Надо отдать должное первому критику «Современника»: он умеет пересматривать свои оценки под давлением читателей. Читатели заставляют его пересмотреть оценку «Губернских очерков», и с их выходом в январе 1857 года отдельным изданием Чернышевский посвящает Щедрину огромную статью.

Он и здесь не скрывает, что его привел к Щедрину «общий интерес», что дело тут не в «литературе», а в «правде» и что его интересуют «Губернские очерки» не сами по себе, а как повод для провозглашения правды. Воззрений Щедрина Чернышевский касаться не хочет; кроме «беспощадности», он в его воззрениях ничего не видит, что же касается литературных достоинств, то… пусть о них судят другие.

Примем в расчет ряд обстоятельств. Во-первых, Щедрин 1857 года – это еще не Щедрин 1863-го или, тем более, 1883-го. «Либеральные иллюзии…» Кроме того, в 1857 году Щедрин – не автор «Современника», он автор «Русского вестника»; надо учитывать журнальные амбиции, не в безвоздушном же пространстве печатаются критики. И все-таки Чернышевский – не тот человек, чтобы сказать хоть слово противно глубинному своему чувству. Что же он чувствует в Щедрине? Жесткую, исчерпывающую последовательность, как бы не оставляющую тайн? По убеждениям Чернышевского, тайн вроде бы и не нужно, так что пафос великого критика должен бы, кажется, быть родствен пафосу великого сатирика. Однако Чернышевский чует отсутствие какой-то «тайны», чистым чутьем чувствует, которым он в высшей степени наделен как критик в дополнение, а может, и в противовес к стальной последовательности воззрений.

Теперь, имея все это в виду, прочтем внимательно пассаж, которым заканчивает Чернышевский «Заметки о журналах» в апрельском номере «Собеседника» за 1857 год:

«…»Поярков» по своему направлению…сходен с рассказами г. Щедрина, но это не подражание «Губернским очеркам», – напротив, г. Печерский обладает талантом, более значительным, нежели г. Щедрин, и по справедливости должен быть причислен к даровитейшим нашим рассказчикам…»

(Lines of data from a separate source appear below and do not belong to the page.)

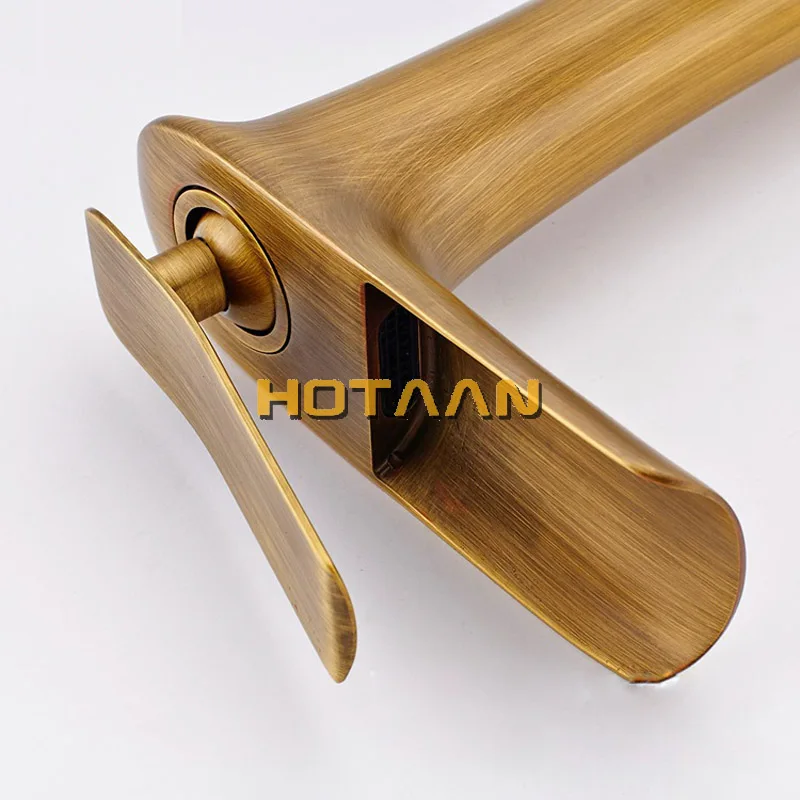 3760487227_1737876096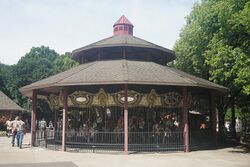 Overdekte carrousel
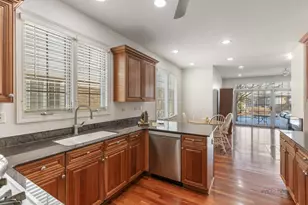 1819 Dunhill Cir, Glenview, IL 60025 - Photo 12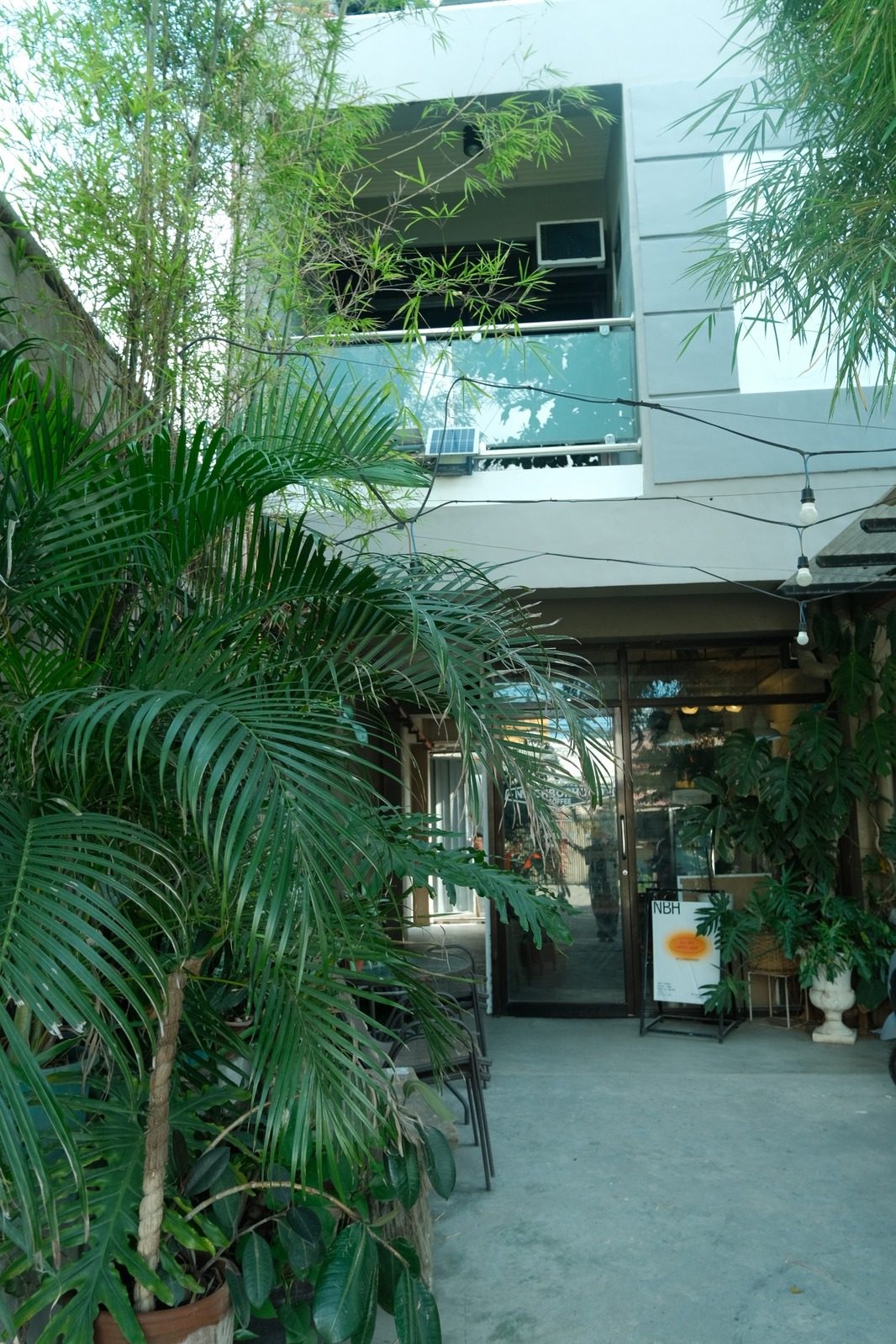 Entrance and garden at Ched's Apartelle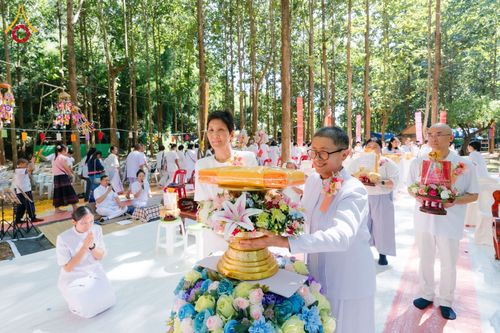 ภาพ No.169507:พิธีทอดกฐิน ณ ศูนย์ปฏิบัติธรรมนานาชาติตะวันพร้าว จ.เชียงใหม่ ในโครงการกฐินสามัคคีทั่วไทย 30,000 วัด บูชาธรรม 80 ปี หลวงพ่อธัมมชโย โดยคณะศิษยานุศิษย์วัดพระธรรมกาย วันที่ 25 ตุลาคม พ.ศ. 2567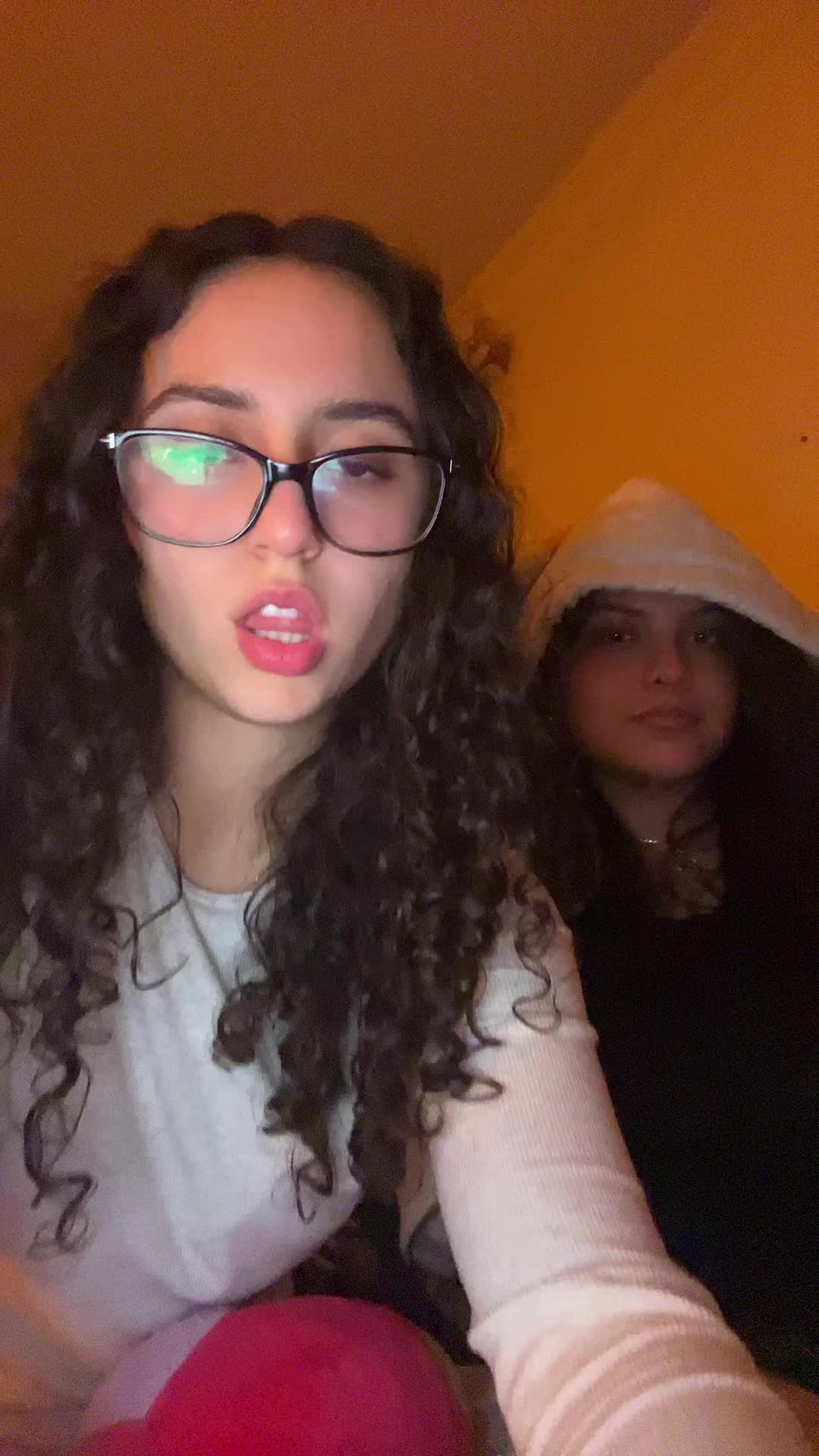 @azra!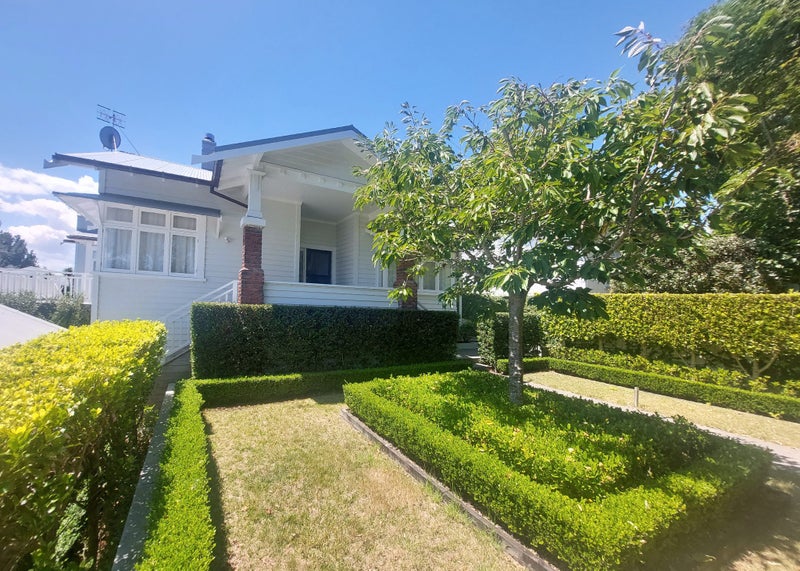 5 Acorn Street, Royal Oak, Auckland - Carousel 1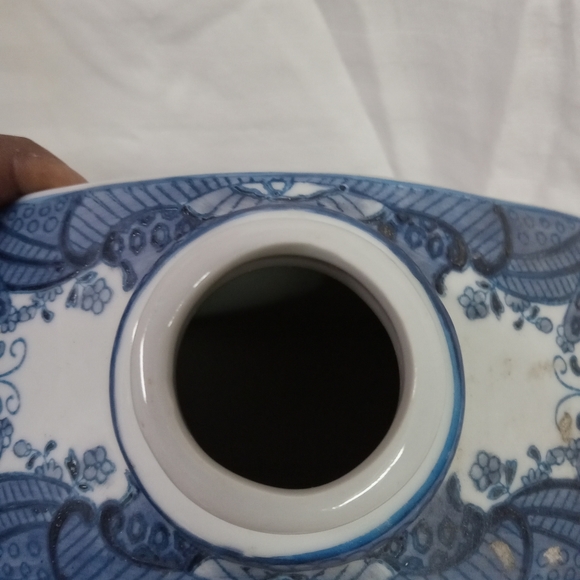 Vintage  Oriental Accents Porcelain Handpainted Decanter  Tea Caddy 8.25"×6 - Picture 2 of 8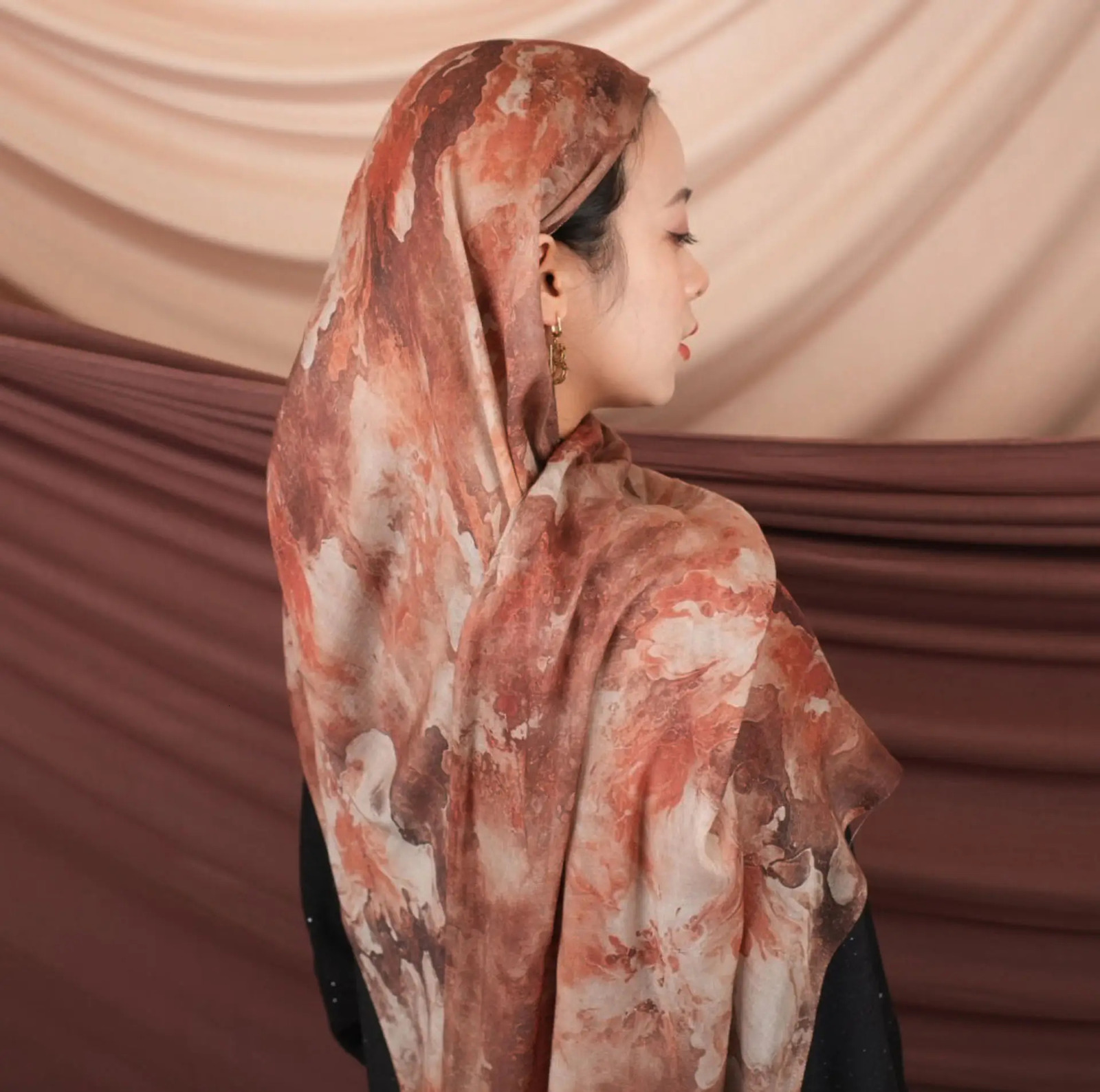 Fashion Watercolour Floral Printed Hijab Modal Breathable Soft Cotton Rayon Viscose Woven Muslim Women Shawl Scarf 250517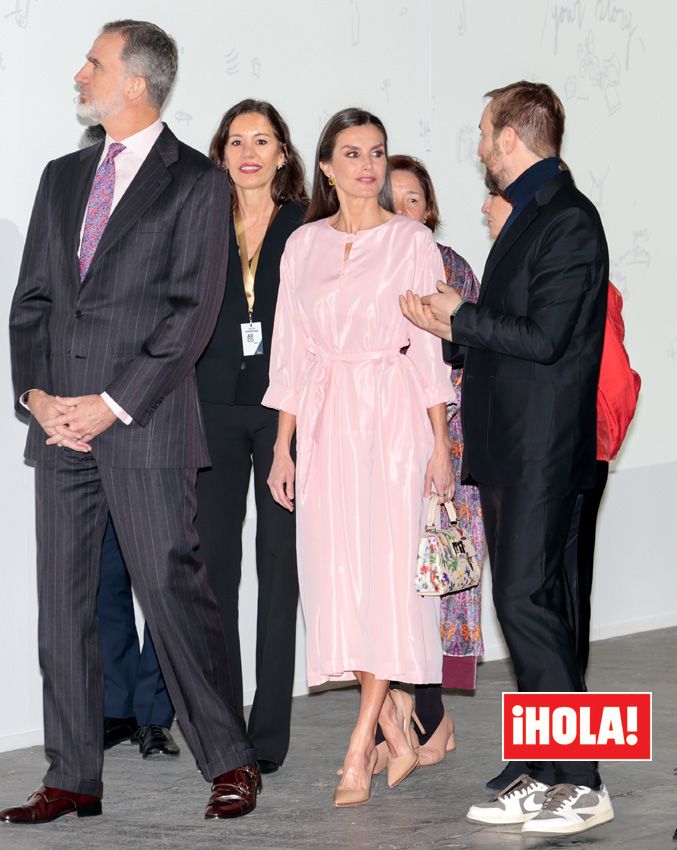 Reina Letizia Moisés Nieto vestido rosa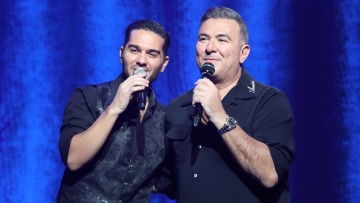 Αντώνης Ρέμος: Αναβάλλονται οι εμφανίσεις του με τον Χρήστο Μάστορα, το βίντεο που ανέβασε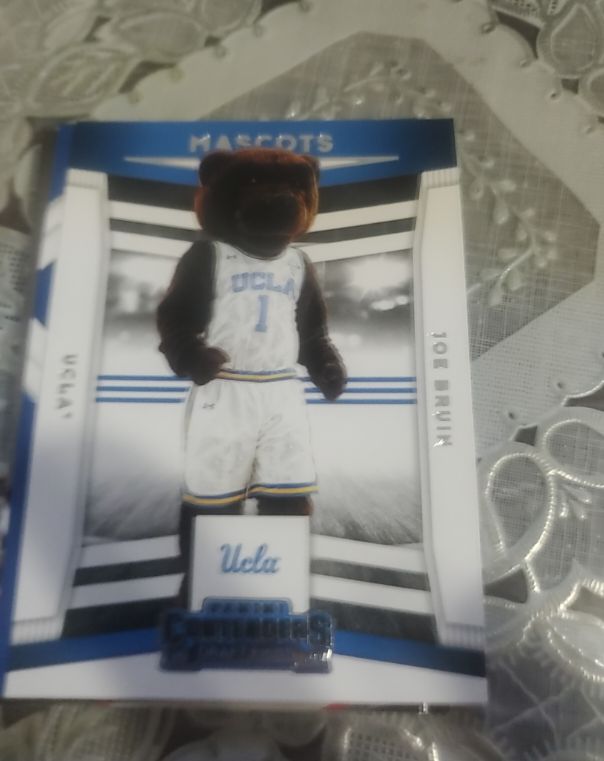 2020 Panini Contenders Draft Picks Mascots #13 Joe Bruin UCLA Bruins — front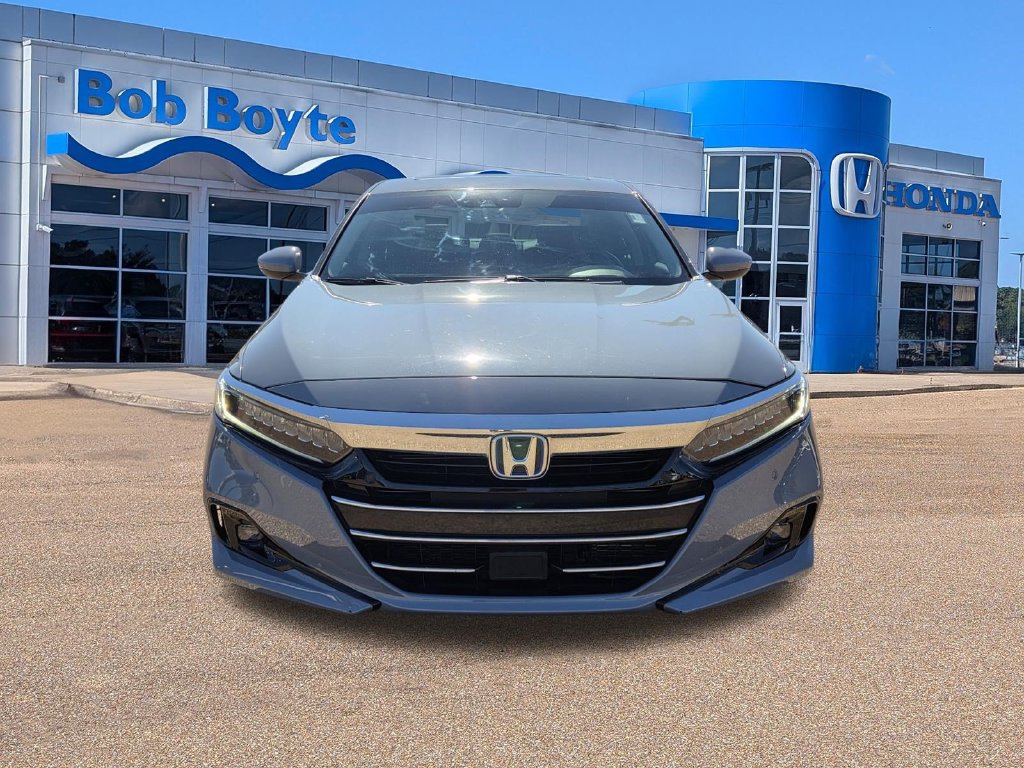 Certified 2022 Honda Accord Touring image 2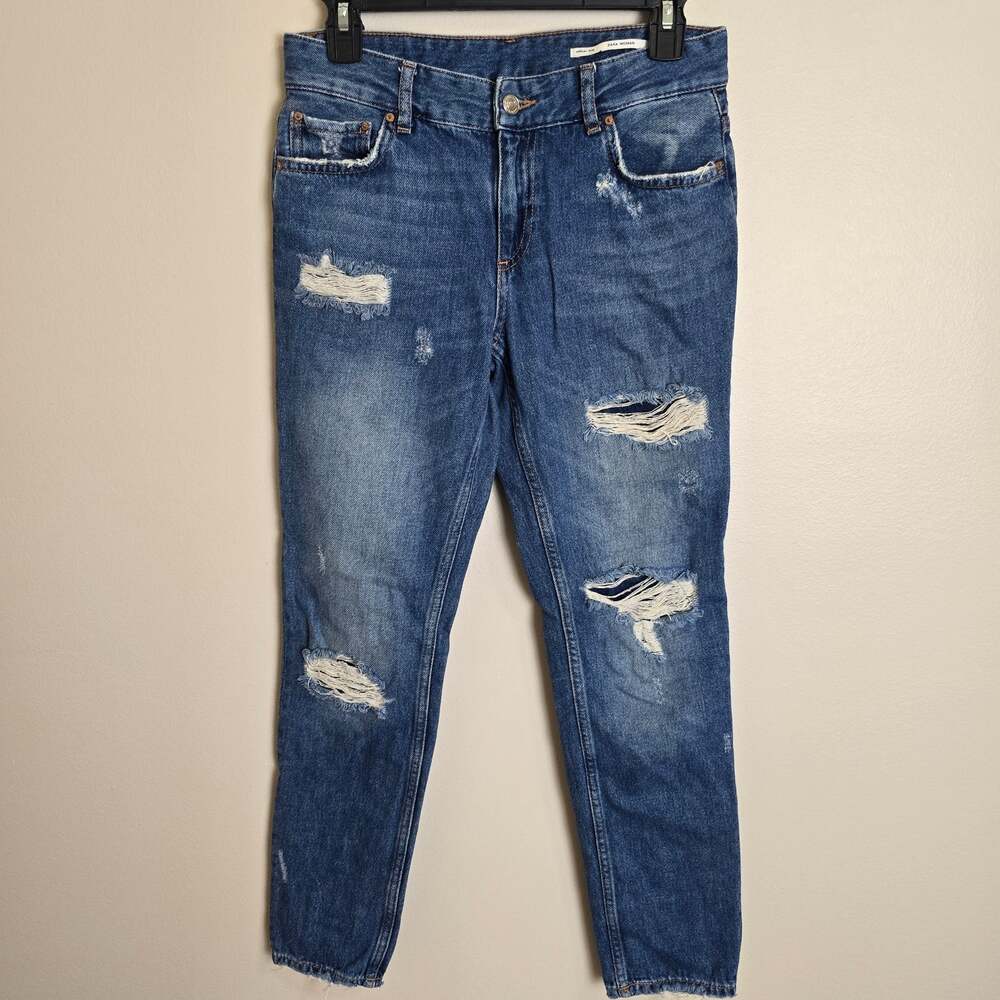 Zara Relaxed Fit Medium Rise Jeans Size 2 Distressed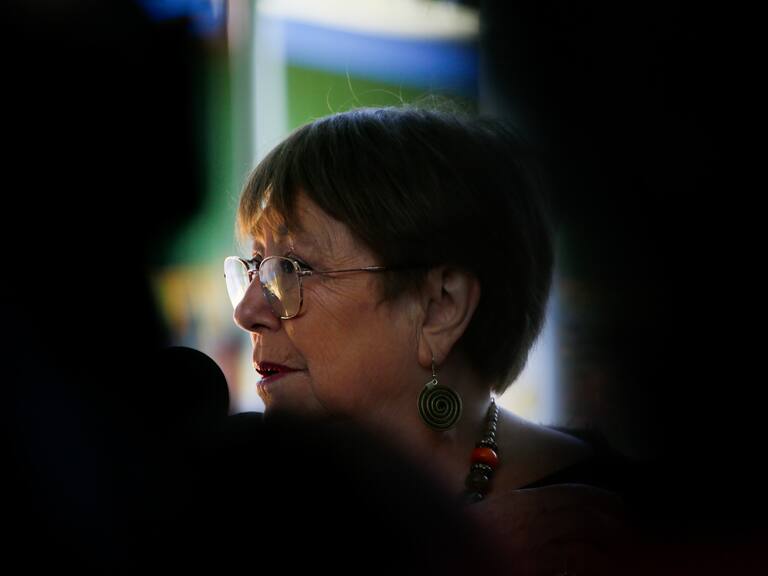 La ex presidenta Michelle Bachelet votó en La Reina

Чернышевский, пожалуй, неаккуратно формулирует насчет таланта. «Менее талантливому» Щедрину он все-таки посвящает сорок страниц, «более талантливому» Печерскому – полстраницы. Но Чернышевский верно чувствует: в Щедрине нет «чего-то», что есть в Печерском:

«…Его „Семейство Красильниковых“ (так! – Л.А.) произвело сильное впечатление своими чисто литературными достоинствами, независимо от направления. В «Пояркове» талант его обнаружился не менее замечательным образом. По художественному достоинству этот рассказ останется одним из лучших произведений нашей литературы за настоящий год. Людей, которые могут писать очень дельные и благородные рассказы, довольно много; людей, которые могут писать произведения, отличающиеся чисто литературными достоинствами, тоже довольно много. Но таких, которые бы соединяли значительный литературный талант с таким знанием дела и с таким энергическим направлением, как г. Печерский, очень мало…»

Арифметика? «Дельно» плюс «талантливо»… От сути того, что он видит в Печерском, Чернышевский несколько уходит. Под конец пафос уже почти организационный:

«…Надобно жалеть о том, что он пять или шесть лет молчал, напечатав своих „Красильниковых“. Если он опять вздумает поступить так же после „Пояркова“, на нем будет тяжелая вина, которой не простит ему никто из его почитателей, – он должен писать. Содержание же „Пояркова“, – итожит Чернышевский, – мы не рассказываем, „предполагая, что каждому из читателей уже известен этот превосходный очерк служебных дел и скитского быта“.